> Exercise instructions:
Copy exactly, and only, the lines from the line containing "dice que el" through the last line of the records below, both included.

> Records supplied:
****************************************

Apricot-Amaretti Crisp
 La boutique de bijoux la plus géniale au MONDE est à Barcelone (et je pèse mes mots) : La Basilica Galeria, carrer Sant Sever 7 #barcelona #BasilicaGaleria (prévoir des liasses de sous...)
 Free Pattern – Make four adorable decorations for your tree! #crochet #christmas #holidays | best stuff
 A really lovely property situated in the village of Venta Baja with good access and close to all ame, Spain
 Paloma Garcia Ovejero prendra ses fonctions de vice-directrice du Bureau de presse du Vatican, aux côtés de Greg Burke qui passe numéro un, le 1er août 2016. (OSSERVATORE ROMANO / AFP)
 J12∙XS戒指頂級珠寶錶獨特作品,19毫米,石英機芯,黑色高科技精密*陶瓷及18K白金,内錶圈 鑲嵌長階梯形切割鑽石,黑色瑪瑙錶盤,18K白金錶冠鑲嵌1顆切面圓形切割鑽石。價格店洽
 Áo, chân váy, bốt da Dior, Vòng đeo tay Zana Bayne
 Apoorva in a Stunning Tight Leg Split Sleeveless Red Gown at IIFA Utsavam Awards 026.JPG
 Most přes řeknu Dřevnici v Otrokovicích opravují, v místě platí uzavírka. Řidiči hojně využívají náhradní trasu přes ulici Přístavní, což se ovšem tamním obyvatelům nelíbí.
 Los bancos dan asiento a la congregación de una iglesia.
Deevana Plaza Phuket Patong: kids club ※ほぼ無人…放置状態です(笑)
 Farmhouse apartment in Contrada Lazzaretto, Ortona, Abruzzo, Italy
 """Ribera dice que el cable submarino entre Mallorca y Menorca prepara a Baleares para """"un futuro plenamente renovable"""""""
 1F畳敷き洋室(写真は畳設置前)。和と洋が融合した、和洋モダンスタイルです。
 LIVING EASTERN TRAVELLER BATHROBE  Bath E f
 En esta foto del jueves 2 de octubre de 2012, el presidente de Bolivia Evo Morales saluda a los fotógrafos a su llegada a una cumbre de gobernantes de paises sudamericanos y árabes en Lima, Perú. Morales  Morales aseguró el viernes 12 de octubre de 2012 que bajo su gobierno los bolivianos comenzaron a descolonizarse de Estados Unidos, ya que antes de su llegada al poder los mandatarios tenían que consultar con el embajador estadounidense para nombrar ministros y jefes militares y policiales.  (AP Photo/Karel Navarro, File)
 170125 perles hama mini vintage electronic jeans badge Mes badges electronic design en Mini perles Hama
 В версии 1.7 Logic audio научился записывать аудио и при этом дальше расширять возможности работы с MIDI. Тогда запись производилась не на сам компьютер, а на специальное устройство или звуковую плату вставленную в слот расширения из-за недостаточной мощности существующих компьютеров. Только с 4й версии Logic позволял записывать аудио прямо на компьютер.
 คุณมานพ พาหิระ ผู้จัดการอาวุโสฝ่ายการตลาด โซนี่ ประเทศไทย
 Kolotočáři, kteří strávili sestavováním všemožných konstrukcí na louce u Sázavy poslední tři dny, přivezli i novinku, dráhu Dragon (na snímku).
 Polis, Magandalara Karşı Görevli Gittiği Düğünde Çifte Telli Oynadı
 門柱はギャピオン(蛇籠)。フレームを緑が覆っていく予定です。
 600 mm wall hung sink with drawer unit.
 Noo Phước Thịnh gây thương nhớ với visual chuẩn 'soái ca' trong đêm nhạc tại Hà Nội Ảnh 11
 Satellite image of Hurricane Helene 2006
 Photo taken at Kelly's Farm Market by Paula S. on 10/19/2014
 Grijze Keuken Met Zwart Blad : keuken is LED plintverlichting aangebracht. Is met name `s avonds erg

****************************************

> Result for this task:
 """Ribera dice que el cable submarino entre Mallorca y Menorca prepara a Baleares para """"un futuro plenamente renovable"""""""
 1F畳敷き洋室(写真は畳設置前)。和と洋が融合した、和洋モダンスタイルです。
 LIVING EASTERN TRAVELLER BATHROBE  Bath E f
 En esta foto del jueves 2 de octubre de 2012, el presidente de Bolivia Evo Morales saluda a los fotógrafos a su llegada a una cumbre de gobernantes de paises sudamericanos y árabes en Lima, Perú. Morales  Morales aseguró el viernes 12 de octubre de 2012 que bajo su gobierno los bolivianos comenzaron a descolonizarse de Estados Unidos, ya que antes de su llegada al poder los mandatarios tenían que consultar con el embajador estadounidense para nombrar ministros y jefes militares y policiales.  (AP Photo/Karel Navarro, File)
 170125 perles hama mini vintage electronic jeans badge Mes badges electronic design en Mini perles Hama
 В версии 1.7 Logic audio научился записывать аудио и при этом дальше расширять возможности работы с MIDI. Тогда запись производилась не на сам компьютер, а на специальное устройство или звуковую плату вставленную в слот расширения из-за недостаточной мощности существующих компьютеров. Только с 4й версии Logic позволял записывать аудио прямо на компьютер.
 คุณมานพ พาหิระ ผู้จัดการอาวุโสฝ่ายการตลาด โซนี่ ประเทศไทย
 Kolotočáři, kteří strávili sestavováním všemožných konstrukcí na louce u Sázavy poslední tři dny, přivezli i novinku, dráhu Dragon (na snímku).
 Polis, Magandalara Karşı Görevli Gittiği Düğünde Çifte Telli Oynadı
 門柱はギャピオン(蛇籠)。フレームを緑が覆っていく予定です。
 600 mm wall hung sink with drawer unit.
 Noo Phước Thịnh gây thương nhớ với visual chuẩn 'soái ca' trong đêm nhạc tại Hà Nội Ảnh 11
 Satellite image of Hurricane Helene 2006
 Photo taken at Kelly's Farm Market by Paula S. on 10/19/2014
 Grijze Keuken Met Zwart Blad : keuken is LED plintverlichting aangebracht. Is met name `s avonds erg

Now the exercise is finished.